A Multilevel Method for Self-Concordant Minimization

TL;DR

This paper introduces SIGMA, a multilevel randomized Newton method for self-concordant functions, achieving super-linear convergence and outperforming existing sub-sampled and sketched Newton methods in machine learning tasks.

Contribution

The paper proposes a novel multilevel algorithm, SIGMA, that overcomes limitations of existing second-order methods by leveraging self-concordance and multigrid techniques for improved convergence.

Findings

SIGMA demonstrates super-linear convergence rates.

Initial experiments show SIGMA outperforms state-of-the-art methods.

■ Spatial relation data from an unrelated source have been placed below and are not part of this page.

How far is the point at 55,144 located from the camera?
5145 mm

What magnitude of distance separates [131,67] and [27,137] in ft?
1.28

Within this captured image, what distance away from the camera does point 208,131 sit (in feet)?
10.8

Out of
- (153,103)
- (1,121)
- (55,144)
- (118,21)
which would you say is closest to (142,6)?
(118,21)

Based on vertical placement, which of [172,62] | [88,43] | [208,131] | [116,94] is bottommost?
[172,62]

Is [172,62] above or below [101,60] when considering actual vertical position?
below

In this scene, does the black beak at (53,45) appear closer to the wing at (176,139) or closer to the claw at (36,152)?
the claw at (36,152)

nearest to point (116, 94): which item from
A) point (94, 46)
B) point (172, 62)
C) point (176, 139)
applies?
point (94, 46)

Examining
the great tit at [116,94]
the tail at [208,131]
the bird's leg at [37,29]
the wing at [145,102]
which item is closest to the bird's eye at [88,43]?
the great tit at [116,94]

The method effectively handles medium and large-scale problems.

Abstract

The analysis of second-order optimization methods based either on sub-sampling, randomization or sketching has two serious shortcomings compared to the conventional Newton method. The first shortcoming is that the analysis of the iterates has only been shown to be scale-invariant only under specific assumptions on the problem structure. The second shortfall is that the fast convergence rates of second-order methods have only been established by making assumptions regarding the input data. In this paper, we propose a randomized Newton method for self-concordant functions to address both shortfalls. We propose a Self-concordant Iterative-minimization-Galerkin-based Multilevel Algorithm (SIGMA) and establish its super-linear convergence rate using the theory of self-concordant functions. Our analysis is based on the connections between multigrid optimization methods, and the role of coarse-grained or reduced-order models in the computation of search directions. We take advantage of the insights from theanalysis to significantly improve the performance of second-order methods in machine learning applications. We report encouraging initial experiments that suggest SIGMA outperforms other state-of-the-art sub-sampled/sketched Newton methods for both medium and large-scale problems.